What is needed is an exact copy of the records below, without the pictures.

Short web captions:
=== Begin Enclosure ===

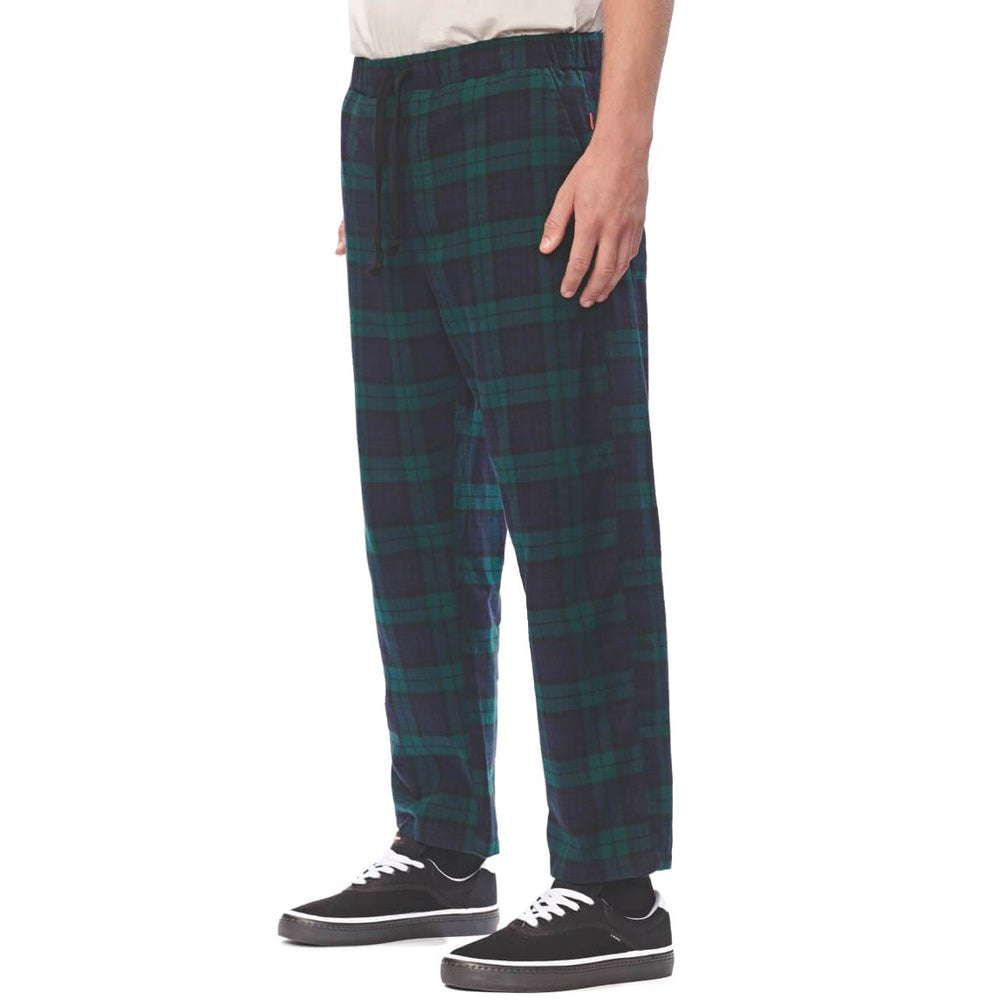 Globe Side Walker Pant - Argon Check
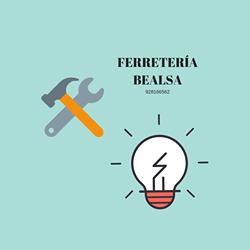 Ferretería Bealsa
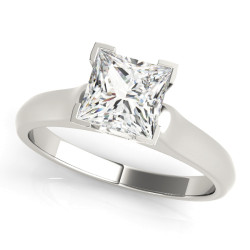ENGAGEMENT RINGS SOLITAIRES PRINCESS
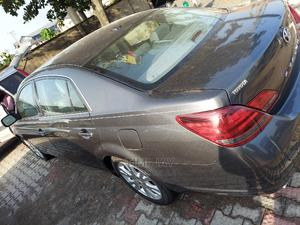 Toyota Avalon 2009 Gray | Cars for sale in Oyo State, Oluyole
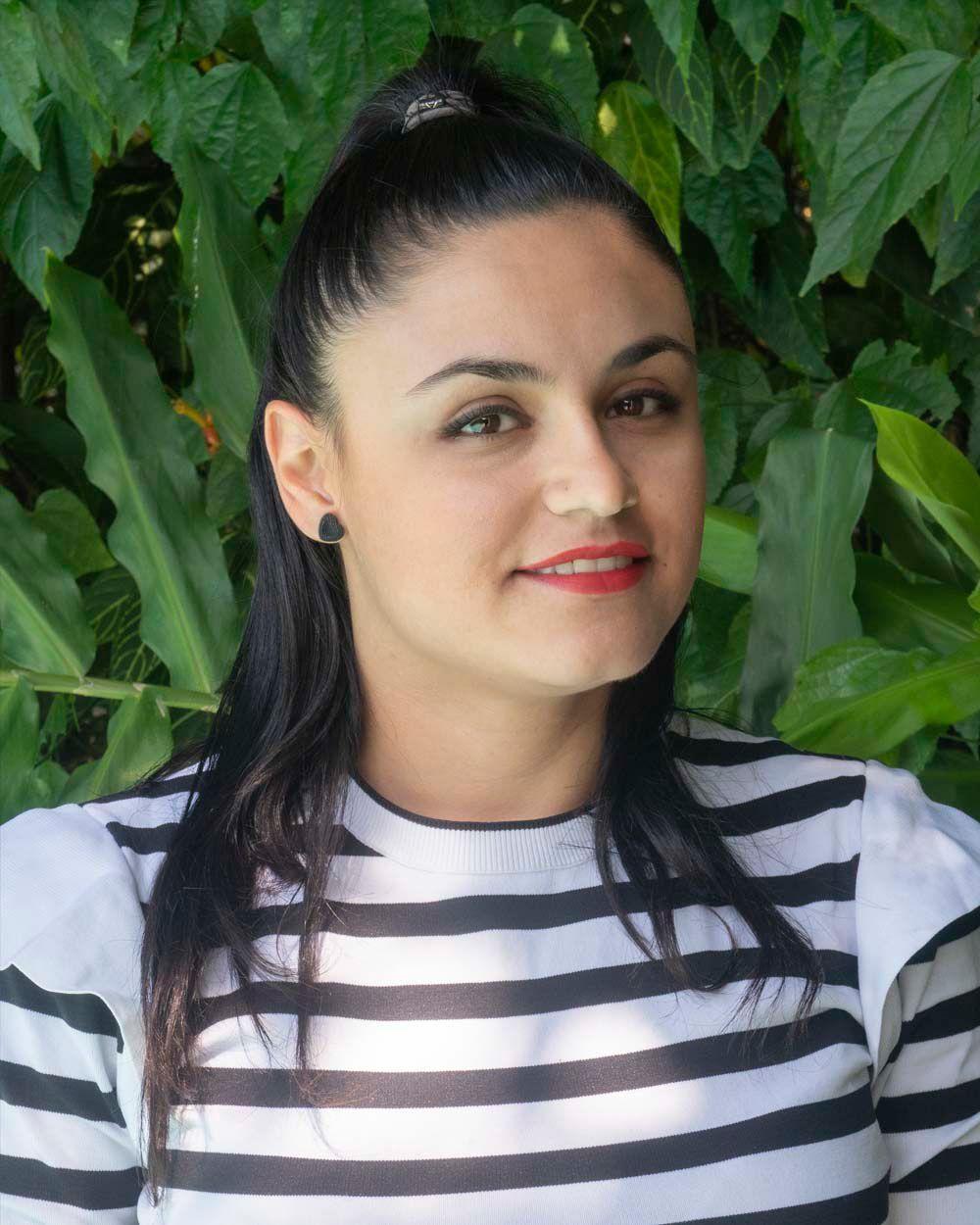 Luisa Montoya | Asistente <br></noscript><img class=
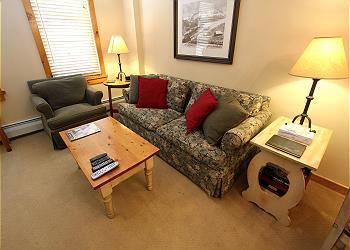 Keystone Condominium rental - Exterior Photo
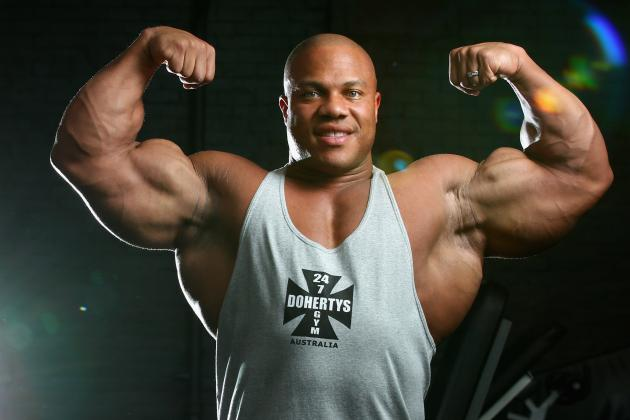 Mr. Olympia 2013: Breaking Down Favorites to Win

=== End Enclosure ===

Expected output:
 Globe Side Walker Pant - Argon Check
 Ferretería Bealsa
ENGAGEMENT RINGS SOLITAIRES PRINCESS
 Toyota Avalon 2009 Gray | Cars for sale in Oyo State, Oluyole
 Luisa Montoya | Asistente <br></noscript><img class=
 Keystone Condominium rental - Exterior Photo
 Mr. Olympia 2013: Breaking Down Favorites to Win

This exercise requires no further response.